Rising high school junior Tiffany Chen recently checked out a copy of The Great Gatsby, part of her summer reading list, from her local library branch in Pinecrest. Her friend uses the same library to study while he waits for his parents to pick him up after school. And yet another friend of Tiffany’s writes and emails her research papers at the Pinecrest branch since she does not have a computer at home.
“Without the library she wouldn’t have been able to turn in her papers because the school library closes really early,” 16-year-old Tiffany told county Mayor Carlos Gimenez Thursday night in Palmetto Bay as part of the second town hall meeting officials held to address residents’ concerns about the proposed 2013-14 budget.
With an 8-4 vote, the county commission agreed to keep a flat tax rate, a decision that resulted in a proposed budget that would close several library branches and three-fire trucks part of the Fire Department. The county has proposed to eliminate 600 positions from all of its departments.
Even though the Pinecrest Library Branch is not on the chopping block, Tiffany said the proposal to shut down other libraries still worries her.
“If it can happen in other places, it can eventually happen in Pinecrest, too,” she told the Miami Herald.
At the town hall, part of a series of six meetings, Gimenez told a crowd of more than 200 that 13 library branches are now on the chopping block. Prior to that, 14 facilities faced the ax but recently staff was able to save the California Club branch near Aventura. Like other libraries that may close, California Club is located in a shopping plaza, which increases its cost as the county has to pay rent. County Senior Advisor Lisa Martinez said the California Club library will be saved after a renegotiation of the lease cut rent in half.
That was not much consolation to book lovers, some of whom held signs reading ‘Libraries are the Future of our Kids’ and ‘Books Open Minds,’ and chided officials for the proposed budget cuts.
“I support literacy. I support our libraries,” said Ruth Trencher, 74-year-old retired teacher.
“If your proposed 0.297 millage rate had stayed in place as I had hoped it would, my tax bill for the year for the library would have been $7.33. I can’t buy Netflix for a month for that. You spoke of 600 jobs being lost this year. I understand that 251 library jobs are on the list, “ she continued, saying that the cuts disproportionately affect libraries.
In his response, Gimenez said that the county has four different taxing jurisdictions and money cannot be transferred from one to the other. The county library system and the Fire Department each have their own tax jurisdiction.
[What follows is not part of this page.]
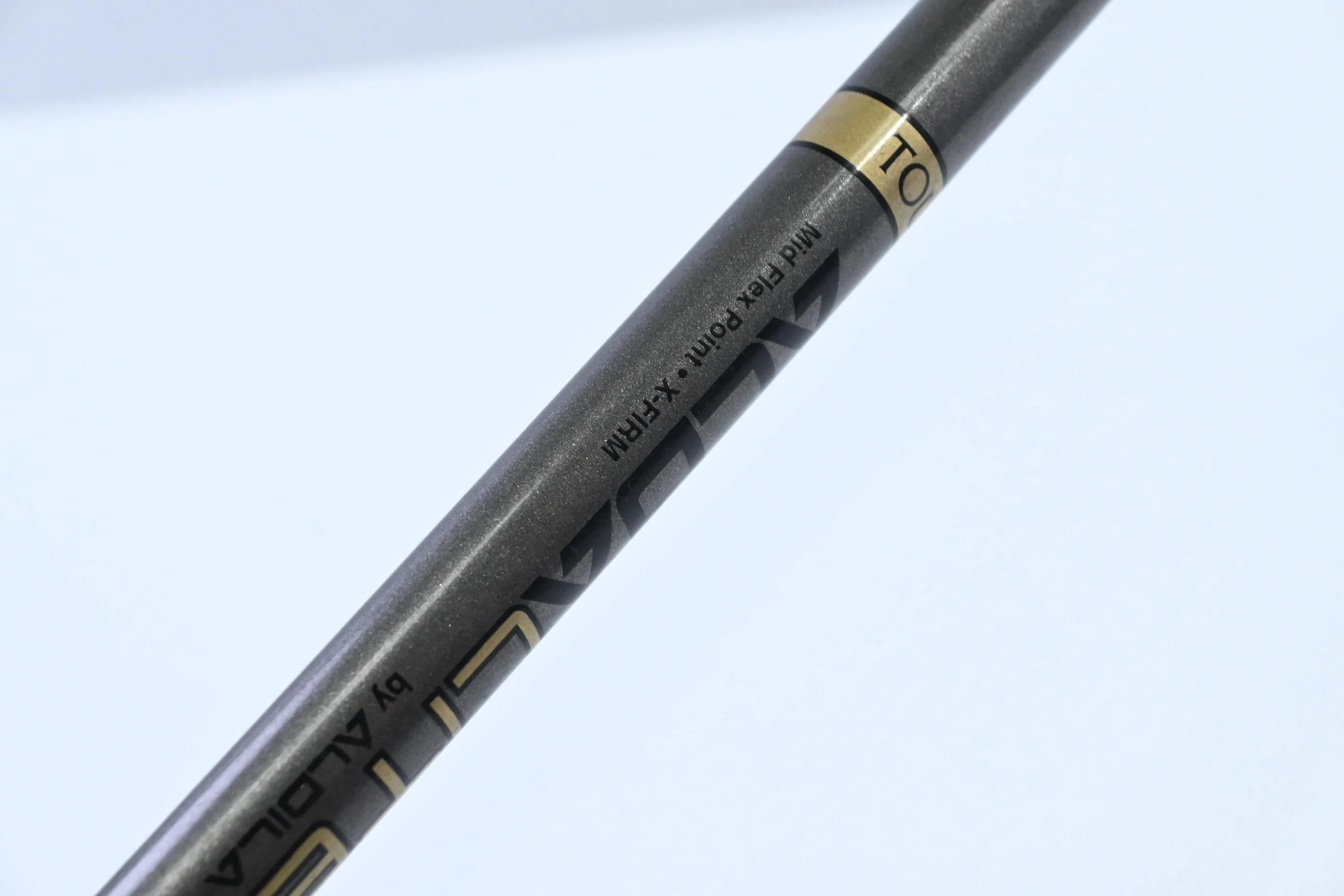 Cobra Baffler DWS #4 Hybrid / 23 Degree / X-Flex Aldila Lite Shaft - Image 6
“We are open to suggestions. We are open to ideas. We are open to help,” Gimenez told Trencher.
“I would be delighted to help. Would you open the question back up to the commissioners again?” she asked, referring to the possibility of increasing taxes.
“I can sit here and be very popular and say yes, but I am not going to because I don’t believe we need to raise taxes,” said Gimenez, whose statement was followed by jeers from the audience.
Firefighters also spoke their mind at the town hall. Under the proposed budget, the Fire Department faces the elimination of three fire trucks.